So today is the day when the Republican field gets more interesting because Jon Huntsman...
Oh, hell. I can't even finish that sentence.
If you (still) wonder why I haven't been writing, imagine how I feel. Faced with "maybe I can write about Michelle Bachmann" or "how about a stab at evaluating Jon Huntsman"... is it any wonder I've found myself more interested in watching The Vampire Diaries?
(No, seriously... turns out The Vampire Diaries is the next most awesome show ever. Seriously, dude.)
Even the professional election watchers - surely, by now, a most embarrassing and embarrassed group - have a hard time trying to make the upcoming election cycle interesting or compelling. Me, I can hardly be bothered. On the Democrat side, there's absolutely no choice but to watch the lurching efforts of Barack Obama's zombie reelection effort. While on the right, there's a Republican Party in spectacular disarray, flailing amongst a group of choices that can't possibly get worse... until it does.
So, then, is it really any surprise that a former Governor of Utah, who's recently served as Ambassador to China, fancies himself the great next hope of the GOP? Of course not. But try and find a Republican whose reaction to Huntsman's candidacy doesn't fall somewhere between "who?" and "that guy who spent the last few years working in the Obama Administration?" Just try. And then get back to me on how Huntsman should be taken seriously. I can't even muster the amused snorts of seriously contemplating liberals who say "Huntsman's got some real appeal" when what they mean is Huntsman's the kind of Republican only a Democrat can love.
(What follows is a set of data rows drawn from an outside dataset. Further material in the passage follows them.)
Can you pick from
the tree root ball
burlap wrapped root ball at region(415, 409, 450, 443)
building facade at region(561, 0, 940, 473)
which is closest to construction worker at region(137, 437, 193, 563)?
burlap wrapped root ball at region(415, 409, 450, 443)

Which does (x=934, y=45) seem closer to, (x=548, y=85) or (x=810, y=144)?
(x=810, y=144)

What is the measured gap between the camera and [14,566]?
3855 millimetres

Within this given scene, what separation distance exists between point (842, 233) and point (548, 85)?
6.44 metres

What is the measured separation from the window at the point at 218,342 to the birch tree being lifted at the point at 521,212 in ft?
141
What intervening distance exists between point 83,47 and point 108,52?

Huntsman may manage to generate some primary heat - though between his Obama connections and his Mormonism, I'd say he's doomed from the start - but the idea that he'll be the Republican nominee seems ludicrous, and the idea that he poses serious competition for Barack Obama only more so. But then, that assessment follows for essentially the entire current field: none of them seem like especially inspired choices for the Republican nomination, and less like an alternative to four more years of Barack Obama, however dismal that prospect appears as well.
Michelle Bachmann? Oh, please. Get real.
I could wait some more and write pretty much this same piece in a month or two when, it seems, someone may convince Rick Perry that he, and only he, represents the hope of the GOP to win in 2012. Rick Perry, already, seems to be finding some sense in this. Rick Perry may represent, at best, the attempt of the GOP establishment to try and rein in the alternative of chaos. But Perry is such a spectacular disaster waiting to happen, I can't imagine even the most gullible Americans falling for the idea that a repeat of the George W. Bush act - in far less skillful clothing - will suffice.
With more than a year of this to go... I'm just disgusted. Which is not me writing from my happy place. Which is why, really, the prospect of being eaten by a male model gorgeous member of the undead seems like way more fun. I'm trying to keep my energy going to write about something... but it's hard, I gotta tell ya. Damn hard.